Erfasste Daten:

* * * * * * *

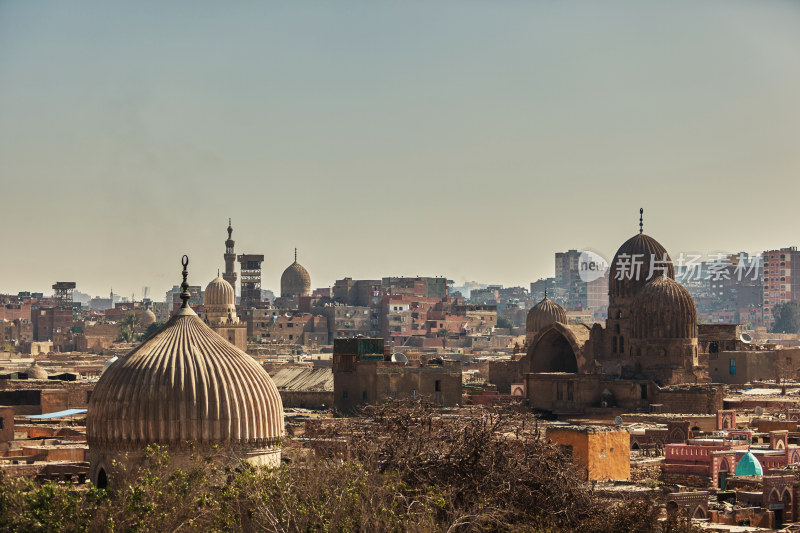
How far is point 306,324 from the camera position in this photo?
12875 cm

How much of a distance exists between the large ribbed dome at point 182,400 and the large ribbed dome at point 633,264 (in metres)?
37.1

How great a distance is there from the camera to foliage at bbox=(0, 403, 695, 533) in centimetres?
1961

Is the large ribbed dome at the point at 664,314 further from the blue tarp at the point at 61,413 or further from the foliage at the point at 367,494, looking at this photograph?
the foliage at the point at 367,494

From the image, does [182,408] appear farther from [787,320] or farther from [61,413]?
[787,320]

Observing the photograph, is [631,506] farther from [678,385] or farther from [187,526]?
[678,385]

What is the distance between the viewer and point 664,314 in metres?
56.3

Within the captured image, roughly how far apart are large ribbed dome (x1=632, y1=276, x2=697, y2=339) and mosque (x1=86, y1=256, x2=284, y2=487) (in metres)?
33.7

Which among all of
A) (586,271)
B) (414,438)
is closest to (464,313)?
(586,271)

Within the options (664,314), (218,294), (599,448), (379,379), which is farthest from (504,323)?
(599,448)

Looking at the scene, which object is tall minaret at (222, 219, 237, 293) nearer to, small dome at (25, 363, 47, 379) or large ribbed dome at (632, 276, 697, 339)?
small dome at (25, 363, 47, 379)

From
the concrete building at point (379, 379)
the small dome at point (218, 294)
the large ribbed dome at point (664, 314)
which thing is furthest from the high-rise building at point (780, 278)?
the concrete building at point (379, 379)

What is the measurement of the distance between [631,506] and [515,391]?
38038 millimetres

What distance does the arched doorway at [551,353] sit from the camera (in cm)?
5947

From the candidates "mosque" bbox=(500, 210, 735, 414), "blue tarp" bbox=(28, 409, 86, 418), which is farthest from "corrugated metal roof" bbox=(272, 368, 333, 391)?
"blue tarp" bbox=(28, 409, 86, 418)
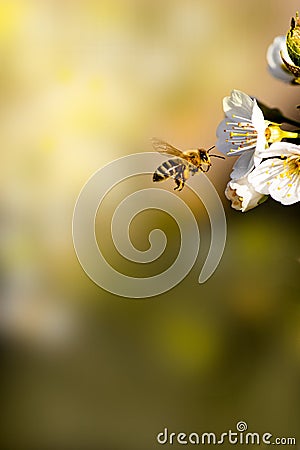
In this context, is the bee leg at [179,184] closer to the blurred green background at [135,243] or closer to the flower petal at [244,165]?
the blurred green background at [135,243]

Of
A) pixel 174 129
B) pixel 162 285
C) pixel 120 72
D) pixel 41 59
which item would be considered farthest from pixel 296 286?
pixel 41 59

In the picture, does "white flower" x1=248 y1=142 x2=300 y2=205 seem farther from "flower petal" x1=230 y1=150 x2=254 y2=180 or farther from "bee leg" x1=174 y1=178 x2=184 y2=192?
"bee leg" x1=174 y1=178 x2=184 y2=192

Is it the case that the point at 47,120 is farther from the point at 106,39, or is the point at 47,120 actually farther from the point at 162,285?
the point at 162,285

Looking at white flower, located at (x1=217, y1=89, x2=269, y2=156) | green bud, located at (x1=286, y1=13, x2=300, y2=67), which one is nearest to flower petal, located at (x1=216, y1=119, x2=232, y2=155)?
white flower, located at (x1=217, y1=89, x2=269, y2=156)

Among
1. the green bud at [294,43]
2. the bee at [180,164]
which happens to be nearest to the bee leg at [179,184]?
the bee at [180,164]

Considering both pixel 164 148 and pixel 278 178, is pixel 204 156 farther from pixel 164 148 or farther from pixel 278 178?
pixel 278 178
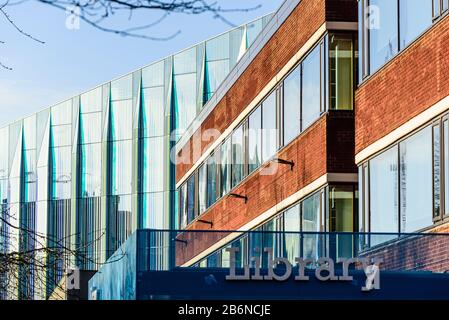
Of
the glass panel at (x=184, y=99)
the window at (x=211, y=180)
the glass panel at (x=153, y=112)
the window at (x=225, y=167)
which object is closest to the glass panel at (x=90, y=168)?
the glass panel at (x=153, y=112)

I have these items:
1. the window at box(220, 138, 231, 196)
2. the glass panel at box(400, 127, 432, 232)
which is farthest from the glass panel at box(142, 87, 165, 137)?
the glass panel at box(400, 127, 432, 232)

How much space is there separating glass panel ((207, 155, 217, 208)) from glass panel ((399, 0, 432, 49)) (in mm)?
22052

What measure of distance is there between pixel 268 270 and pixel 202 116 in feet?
93.1

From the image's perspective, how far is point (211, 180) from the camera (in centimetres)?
4950

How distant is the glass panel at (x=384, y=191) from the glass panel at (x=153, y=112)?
28912 millimetres

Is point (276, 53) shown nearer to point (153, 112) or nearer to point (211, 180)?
point (211, 180)

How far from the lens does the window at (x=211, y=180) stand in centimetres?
4866

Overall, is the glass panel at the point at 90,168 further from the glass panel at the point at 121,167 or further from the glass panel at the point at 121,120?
the glass panel at the point at 121,120

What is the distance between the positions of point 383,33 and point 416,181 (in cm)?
400

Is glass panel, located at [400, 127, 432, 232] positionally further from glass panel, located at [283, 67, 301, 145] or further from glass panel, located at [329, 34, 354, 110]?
glass panel, located at [283, 67, 301, 145]

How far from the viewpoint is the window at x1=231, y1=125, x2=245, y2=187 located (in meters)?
43.6

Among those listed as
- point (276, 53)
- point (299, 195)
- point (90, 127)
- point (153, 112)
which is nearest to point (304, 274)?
point (299, 195)

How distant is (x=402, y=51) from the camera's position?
87.9 ft

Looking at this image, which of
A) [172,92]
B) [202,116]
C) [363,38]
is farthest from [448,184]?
[172,92]
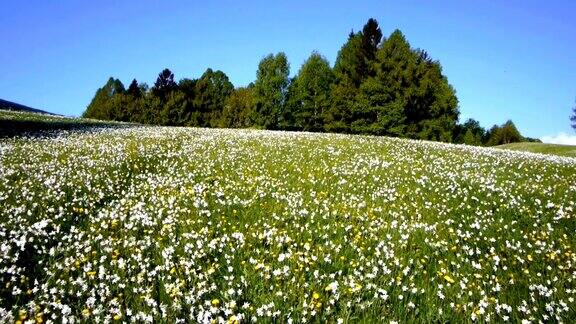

* * * * * * *

**AUFGABENSTELLUNG**
Schreibe die gesamte Auflistung neu und setze dabei überall „big ribbed dome“ an die Stelle von „large ribbed dome“, ohne sonst etwas zu verändern. Die Bilder sollen in der Antwort fehlen.

**ANTWORT**
How far is point 306,324 from the camera position in this photo?
12875 cm

How much of a distance exists between the big ribbed dome at point 182,400 and the big ribbed dome at point 633,264 (in metres)?
37.1

How great a distance is there from the camera to foliage at bbox=(0, 403, 695, 533) in centimetres?
1961

Is the big ribbed dome at the point at 664,314 further from the blue tarp at the point at 61,413 or further from the foliage at the point at 367,494, looking at this photograph?
the foliage at the point at 367,494

From the image, does [182,408] appear farther from [787,320] or farther from [61,413]?
[787,320]

Observing the photograph, is [631,506] farther from [678,385] or farther from [187,526]?
[678,385]

What is the distance between the viewer and point 664,314 in metres?
56.3

Within the captured image, roughly how far apart are big ribbed dome (x1=632, y1=276, x2=697, y2=339) and mosque (x1=86, y1=256, x2=284, y2=487) (in metres)?
33.7

Which among all of
A) (586,271)
B) (414,438)
is closest to (464,313)?
(586,271)

Within the options (664,314), (218,294), (599,448), (379,379), which is farthest from (504,323)?
(599,448)

Looking at the scene, which object is tall minaret at (222, 219, 237, 293) nearer to, small dome at (25, 363, 47, 379) or big ribbed dome at (632, 276, 697, 339)?
small dome at (25, 363, 47, 379)

From
the concrete building at point (379, 379)
the small dome at point (218, 294)
the big ribbed dome at point (664, 314)
which thing is furthest from the high-rise building at point (780, 278)?
the concrete building at point (379, 379)

What is the measurement of the distance between [631,506] and [515,391]?
38038 millimetres

What distance does the arched doorway at [551,353] sit from the camera (in cm)?
5947

From the candidates "mosque" bbox=(500, 210, 735, 414), "blue tarp" bbox=(28, 409, 86, 418), which is farthest from "corrugated metal roof" bbox=(272, 368, 333, 391)?
"blue tarp" bbox=(28, 409, 86, 418)
In this context, is the bee leg at [179,184] closer to the blurred green background at [135,243] or closer to the flower petal at [244,165]?
the blurred green background at [135,243]

Of
A) pixel 174 129
B) pixel 162 285
C) pixel 120 72
D) pixel 41 59
which item would be considered farthest from pixel 296 286?
pixel 41 59

In the picture, does "white flower" x1=248 y1=142 x2=300 y2=205 seem farther from "flower petal" x1=230 y1=150 x2=254 y2=180 or farther from "bee leg" x1=174 y1=178 x2=184 y2=192?
"bee leg" x1=174 y1=178 x2=184 y2=192

Is it the case that the point at 47,120 is farther from the point at 106,39, or is the point at 47,120 actually farther from the point at 162,285?
the point at 162,285

Looking at white flower, located at (x1=217, y1=89, x2=269, y2=156) | green bud, located at (x1=286, y1=13, x2=300, y2=67), which one is nearest to flower petal, located at (x1=216, y1=119, x2=232, y2=155)?
white flower, located at (x1=217, y1=89, x2=269, y2=156)

Among
1. the green bud at [294,43]
2. the bee at [180,164]
which happens to be nearest to the bee leg at [179,184]?
the bee at [180,164]

Considering both pixel 164 148 and pixel 278 178, is pixel 204 156 farther from pixel 164 148 or farther from pixel 278 178?
pixel 278 178
Of
the glass panel at (x=184, y=99)
the window at (x=211, y=180)
the glass panel at (x=153, y=112)
the window at (x=225, y=167)
which object is closest to the glass panel at (x=90, y=168)?
the glass panel at (x=153, y=112)

I have these items:
1. the window at box(220, 138, 231, 196)
2. the glass panel at box(400, 127, 432, 232)
which is farthest from the glass panel at box(142, 87, 165, 137)?
the glass panel at box(400, 127, 432, 232)

How much space is there separating glass panel ((207, 155, 217, 208)) from glass panel ((399, 0, 432, 49)) (in mm)?
22052

What measure of distance is there between pixel 268 270 and pixel 202 116 in feet?
93.1

From the image's perspective, how far is point (211, 180) from the camera (in centimetres)?
4950

How distant is the glass panel at (x=384, y=191) from the glass panel at (x=153, y=112)?
28912 millimetres

Is point (276, 53) shown nearer to point (153, 112) or nearer to point (211, 180)?
point (211, 180)

How far from the lens does the window at (x=211, y=180) stand in centimetres?
4866

Overall, is the glass panel at the point at 90,168 further from the glass panel at the point at 121,167 or further from the glass panel at the point at 121,120?
the glass panel at the point at 121,120

What is the distance between the positions of point 383,33 and point 416,181 (in cm)?
400

Is glass panel, located at [400, 127, 432, 232] positionally further from glass panel, located at [283, 67, 301, 145] or further from glass panel, located at [329, 34, 354, 110]?
glass panel, located at [283, 67, 301, 145]

How far from the viewpoint is the window at x1=231, y1=125, x2=245, y2=187 located (in meters)?
43.6

Among those listed as
- point (276, 53)
- point (299, 195)
- point (90, 127)
- point (153, 112)
which is nearest to point (304, 274)?
point (299, 195)

How distant is (x=402, y=51) from the camera's position?
87.9 ft

Looking at this image, which of
A) [172,92]
B) [202,116]
C) [363,38]
is farthest from [448,184]?
[172,92]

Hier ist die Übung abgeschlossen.